A senior administration official said on Friday that chained CPI will be offered in the hopes of getting Republicans to bend on closing tax-cut loopholes for top earners to create revenue and lower the deficit.
Independent Sen. Bernie Sanders of Vermont, one of Congress' most outspoken liberals and a vehement opponent of chained CPI, warned Obama on Friday morning not to renege on his promise to avoid cuts to entitlement programs and veterans benefits as a way to reduce the deficit.
“Millions of working people, seniors, disabled veterans, those who have lost a loved one in combat, and women will be extremely disappointed if President Obama caves into the long standing Republican effort to cut Social Security and benefits for disabled veterans and their survivors through a so-called chained CPI,” he said in a statement.
Others on the "left" also expressed warnings to the president after news of the chained CPI proposal.
Supporters, including many members of Congress, say chained CPI is a more accurate way to measure inflation and reduce spending.
Though the CPI offer is designed to appeal to Republicans, it's nothing new. A chained CPI provision has been part of each of the president's "grand bargain" proposals to Republicans, which they've rejected because of tax raises.
House Speaker John Boehner, as expected, issued criticism on Friday about the president's budget, suggesting the CPI proposal is still just a political move to raise taxes.
"If the president believes these modest entitlement savings are needed to help shore up these programs, there's no reason they should be held hostage for more tax hikes. That’s no way to lead and move the country forward," Boehner said in a statement.

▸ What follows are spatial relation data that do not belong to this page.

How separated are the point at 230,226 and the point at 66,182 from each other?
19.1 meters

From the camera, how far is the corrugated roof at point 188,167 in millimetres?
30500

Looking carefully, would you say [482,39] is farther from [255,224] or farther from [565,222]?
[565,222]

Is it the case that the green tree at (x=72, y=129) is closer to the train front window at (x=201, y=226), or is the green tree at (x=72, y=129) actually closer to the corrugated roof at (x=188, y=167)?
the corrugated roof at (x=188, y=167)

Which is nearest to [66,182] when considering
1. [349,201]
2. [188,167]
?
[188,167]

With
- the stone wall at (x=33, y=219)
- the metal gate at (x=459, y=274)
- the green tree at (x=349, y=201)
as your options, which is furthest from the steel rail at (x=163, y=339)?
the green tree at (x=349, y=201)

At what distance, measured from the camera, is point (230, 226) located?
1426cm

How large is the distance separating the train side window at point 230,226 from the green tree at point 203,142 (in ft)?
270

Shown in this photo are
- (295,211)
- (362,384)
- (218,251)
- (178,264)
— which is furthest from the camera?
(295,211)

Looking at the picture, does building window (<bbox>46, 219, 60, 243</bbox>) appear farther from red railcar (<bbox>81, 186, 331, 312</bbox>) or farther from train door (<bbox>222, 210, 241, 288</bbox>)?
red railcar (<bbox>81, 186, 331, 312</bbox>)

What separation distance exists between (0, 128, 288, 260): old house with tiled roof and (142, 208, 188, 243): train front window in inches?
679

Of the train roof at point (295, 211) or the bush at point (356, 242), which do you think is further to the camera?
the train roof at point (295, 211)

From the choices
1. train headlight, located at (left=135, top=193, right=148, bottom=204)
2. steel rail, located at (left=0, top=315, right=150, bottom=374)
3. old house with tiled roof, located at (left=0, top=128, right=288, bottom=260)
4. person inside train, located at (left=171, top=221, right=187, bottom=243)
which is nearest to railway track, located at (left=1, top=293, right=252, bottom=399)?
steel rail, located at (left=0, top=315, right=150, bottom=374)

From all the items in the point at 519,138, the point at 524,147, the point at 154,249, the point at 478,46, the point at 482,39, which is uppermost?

Criticism from both parties was expected, and the president's budget is never passed in full by Congress, but it will play an important role in the negotiating process.
The president's budget, according to the senior administration official, will also:
-Aim to reduce the deficit by $1.8 trillion over 10 years
-Increase tobacco taxes to cover the president's universal pre-K program
-Close a loophole that currently permits individuals to simultaneously collect full disability and unemployment benefits
-Set limits on tax-preferred retirement accounts for millionaires and billionaires
The president's budget by law was due Feb. 4 of this year. Republicans have criticized the administration for missing that deadline for what Republicans contend is a political maneuver designed to put Congress out front in what is expected to be a challenging budget negotiation process.